Minister for Social and Labour Affairs
- In office 20 August 2015 – 30 August 2020
- President: Bashar al-Assad
- Prime Minister: Wael Nader al-Halqi (2015) Imad Khamis (2016–2020)
- Preceded by: Kinda al-Shammat
- Succeeded by: Salwa Abdullah

Personal details
- Born: 1963 (age 62–63) Damascus, Syria
- Party: Ba'ath Party
- Education: Damascus University

= Rima al-Qadiri =

Ba'athist Syrian politician (born 1963)

Rima al-Qadiri (ريما القادري; born 1963) is a Syrian politician who served as Minister for Social and Labour Affairs from 2015 to 2020.

== Early life and education ==
Rima al-Qadiri was born in 1963 in Damascus, Syria. She graduated from Damascus University's French Literature Department in 1986. After graduating, she worked in various private institutions, as well as at the Commercial Bank of Syria and the Ministry of Economy and Foreign Trade. She also joined the Planning and International Cooperation Commission in 2009 as deputy chairman, and was appointed chairperson in 2014.

== Career ==
She was appointed Minister for Social and Labour Affairs on 20 August 2015 by Syrian President Bashar al-Assad, succeeding Kinda al-Shammat, and was officially sworn in on 22 August.

In April 2016, she met Syrian expatriates from São Paulo, Brazil, and discussed ways they could support the Syrian government.

She retained her position upon the establishment of the Imad Khamis government on 3 July 2016.

In April 2017, she attended the summit of women affairs ministers from Muslim-majority countries which was held in Mashhad, Iran. She met Shahindokht Molaverdi, then-Vice President for Women and Family Affairs of Iran, on the sidelines of the summit in Iran.

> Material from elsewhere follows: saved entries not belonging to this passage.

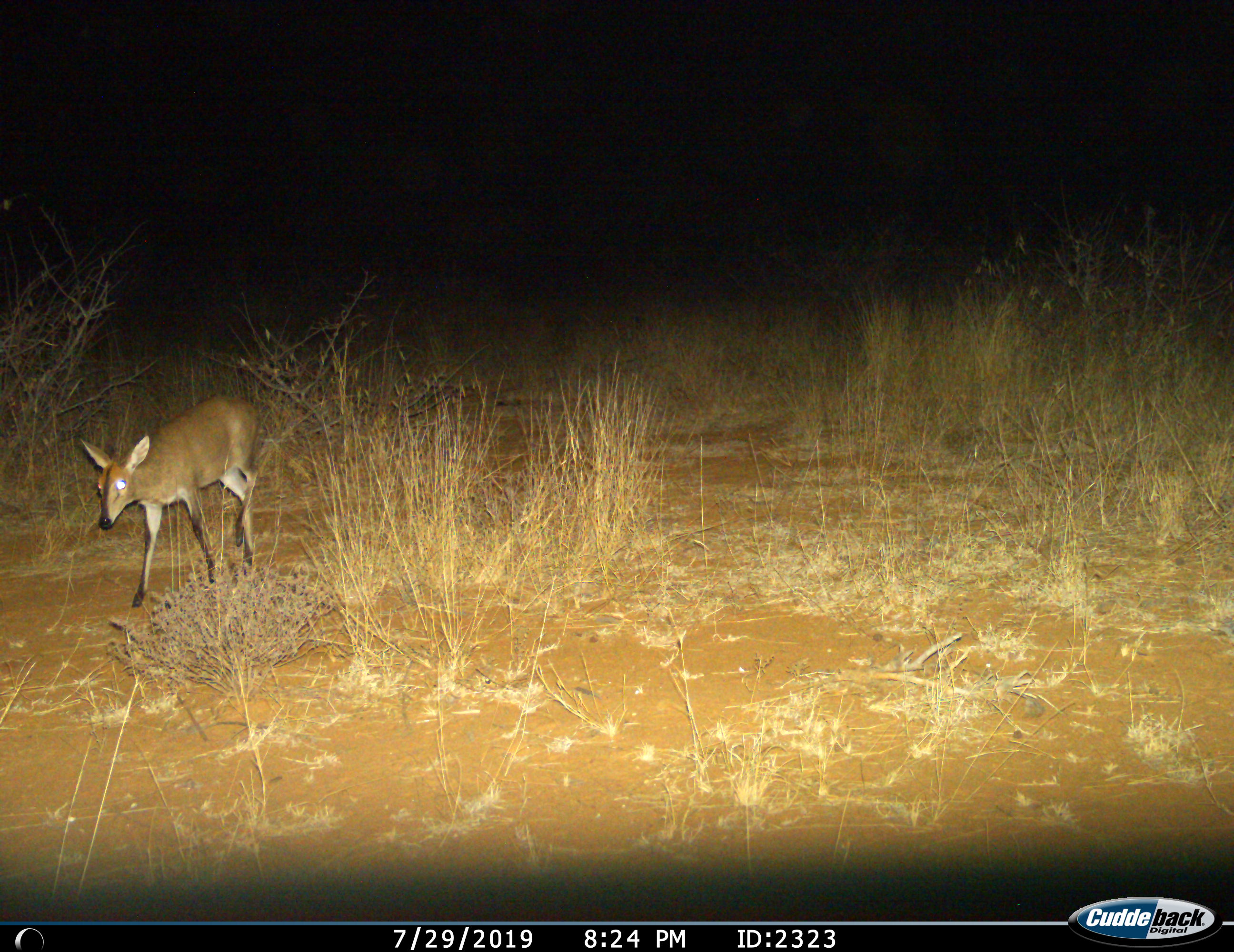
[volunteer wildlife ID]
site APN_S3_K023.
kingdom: Animalia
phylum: Chordata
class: Mammalia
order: Artiodactyla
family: Bovidae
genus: Sylvicapra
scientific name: Sylvicapra grimmia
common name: common duiker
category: duikercommongrey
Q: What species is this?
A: Duikercommongrey (common duiker) (Sylvicapra grimmia).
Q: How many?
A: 1.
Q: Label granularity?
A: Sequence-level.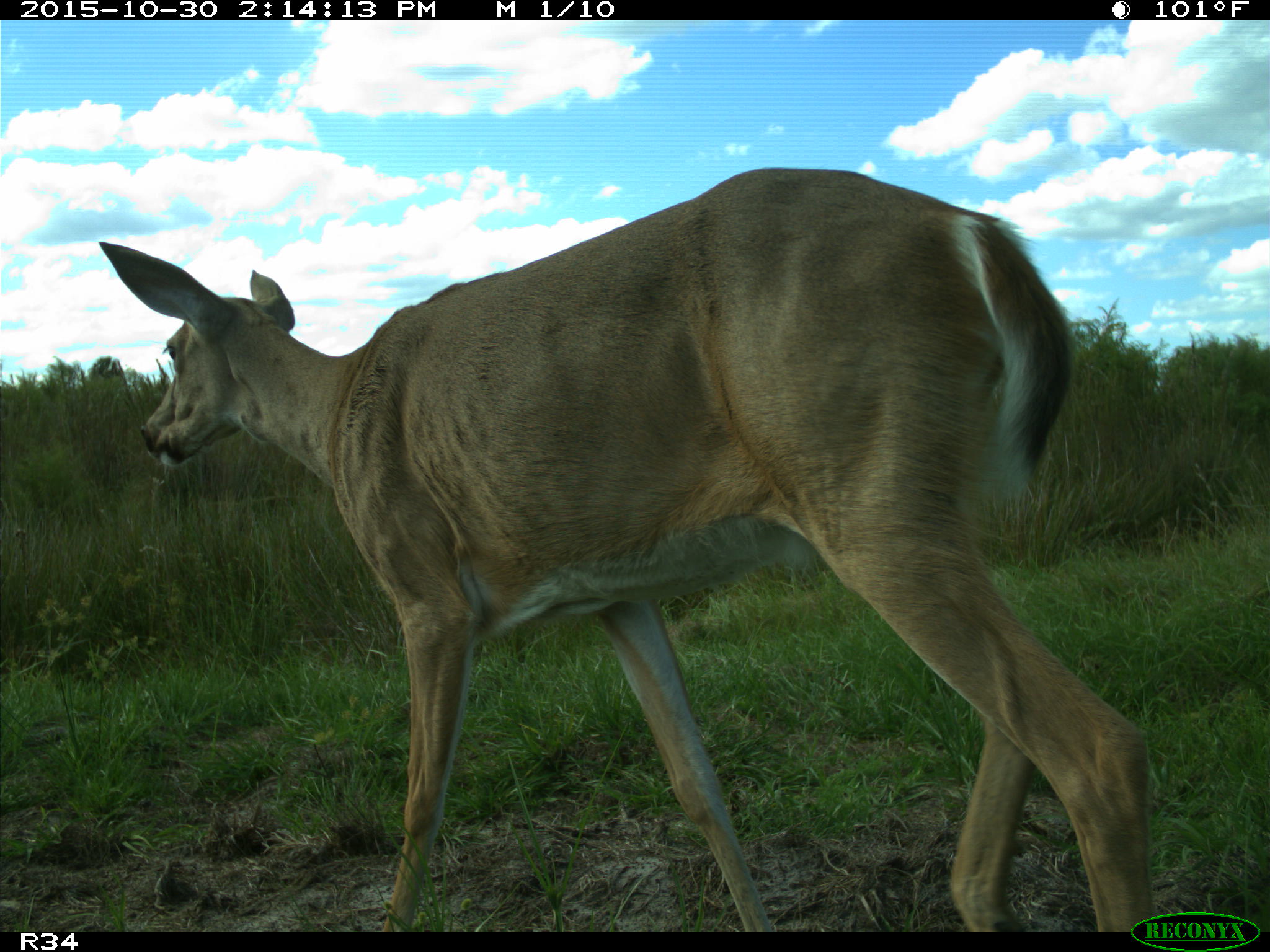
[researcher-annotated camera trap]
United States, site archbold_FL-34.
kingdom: Animalia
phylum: Chordata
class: Mammalia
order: Artiodactyla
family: Cervidae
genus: Odocoileus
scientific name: Odocoileus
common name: deer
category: unidentified deer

She visited Belarus in August 2017 and met Belarusian President Alexander Lukashenko on 28 August. They discussed ways of providing education to Syrian children in Belarus. Three days prior, on 25 August, she visited a 10-year-old Syrian patient undergoing tumor surgery at the Belarusian Children's Oncology, Hematology and Immunology.

She was sanctioned by the European Union on 14 November 2016 for being a minister in the Syrian government.

She was succeeded by Salwa Abdullah on 30 August 2020.

== Post-Assad ==
On 4 July 2025, al-Qadiri and Kinda al-Shammat were arrested in Damascus on charges of being involved in the disappearance of hundreds of children. The Syrian Interior Ministry's media office told Enab Baladi on 6 July that they were arrested based on preliminary findings and testimonies provided by the families of detainees and the disappeared, gathered jointly by the Ministries of Interior and Social Affairs. Their arrests came as part of an official investigative committee established to investigate the disappearance of detained children in orphanages during the Assad regime.